**WHAT IS ASKED:** Please repeat the stretch of data from the line containing "From these options" through the end of the data, and add -109 to every coordinate in the answers.

↓

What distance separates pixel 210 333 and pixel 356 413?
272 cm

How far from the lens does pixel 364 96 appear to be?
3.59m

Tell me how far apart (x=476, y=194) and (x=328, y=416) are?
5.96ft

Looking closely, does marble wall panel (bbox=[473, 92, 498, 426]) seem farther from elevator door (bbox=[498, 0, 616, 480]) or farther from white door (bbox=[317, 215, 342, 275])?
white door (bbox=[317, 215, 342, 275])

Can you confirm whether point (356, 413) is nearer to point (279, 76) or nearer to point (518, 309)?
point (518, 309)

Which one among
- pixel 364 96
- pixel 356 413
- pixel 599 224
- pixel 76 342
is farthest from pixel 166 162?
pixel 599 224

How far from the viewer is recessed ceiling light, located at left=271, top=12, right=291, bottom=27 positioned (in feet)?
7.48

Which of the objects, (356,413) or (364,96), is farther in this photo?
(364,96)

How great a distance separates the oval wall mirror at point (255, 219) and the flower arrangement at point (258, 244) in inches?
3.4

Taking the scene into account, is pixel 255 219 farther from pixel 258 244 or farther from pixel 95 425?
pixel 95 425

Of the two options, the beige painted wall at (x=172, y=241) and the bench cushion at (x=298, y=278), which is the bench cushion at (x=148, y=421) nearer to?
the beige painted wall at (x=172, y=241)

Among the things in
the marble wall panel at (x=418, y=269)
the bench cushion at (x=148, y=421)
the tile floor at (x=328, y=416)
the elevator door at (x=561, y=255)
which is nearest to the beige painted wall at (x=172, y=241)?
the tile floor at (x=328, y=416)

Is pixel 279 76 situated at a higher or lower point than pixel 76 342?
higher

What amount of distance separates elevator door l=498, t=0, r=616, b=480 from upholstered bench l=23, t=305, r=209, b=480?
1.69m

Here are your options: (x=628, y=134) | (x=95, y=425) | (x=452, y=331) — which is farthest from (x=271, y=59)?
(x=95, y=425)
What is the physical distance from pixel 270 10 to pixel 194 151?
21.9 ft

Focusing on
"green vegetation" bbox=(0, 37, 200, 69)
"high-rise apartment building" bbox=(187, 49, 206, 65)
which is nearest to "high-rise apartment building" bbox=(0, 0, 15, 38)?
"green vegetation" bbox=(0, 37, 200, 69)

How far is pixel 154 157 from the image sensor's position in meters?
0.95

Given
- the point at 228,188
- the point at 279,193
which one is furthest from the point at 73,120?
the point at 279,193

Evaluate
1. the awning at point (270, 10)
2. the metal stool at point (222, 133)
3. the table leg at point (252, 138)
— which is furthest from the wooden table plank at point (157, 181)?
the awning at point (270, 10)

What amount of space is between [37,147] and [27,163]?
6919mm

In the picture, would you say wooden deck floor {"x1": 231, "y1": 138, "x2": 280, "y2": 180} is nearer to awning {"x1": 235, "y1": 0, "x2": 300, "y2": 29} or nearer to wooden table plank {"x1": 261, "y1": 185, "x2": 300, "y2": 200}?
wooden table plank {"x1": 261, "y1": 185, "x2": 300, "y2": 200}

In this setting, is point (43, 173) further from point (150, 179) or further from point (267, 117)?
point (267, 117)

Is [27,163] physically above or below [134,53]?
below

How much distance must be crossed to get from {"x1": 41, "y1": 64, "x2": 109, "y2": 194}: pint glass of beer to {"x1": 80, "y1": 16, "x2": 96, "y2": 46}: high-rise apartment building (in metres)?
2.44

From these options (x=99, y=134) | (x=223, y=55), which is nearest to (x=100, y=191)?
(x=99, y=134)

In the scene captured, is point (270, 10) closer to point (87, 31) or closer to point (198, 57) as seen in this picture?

↑

**RESPONSE TO THE EXERCISE:**
From these options (x=99, y=134) | (x=223, y=55), which is nearest to (x=100, y=191)?
(x=-10, y=25)

In the scene captured, is point (270, 10) closer to point (87, 31) or closer to point (198, 57) as seen in this picture?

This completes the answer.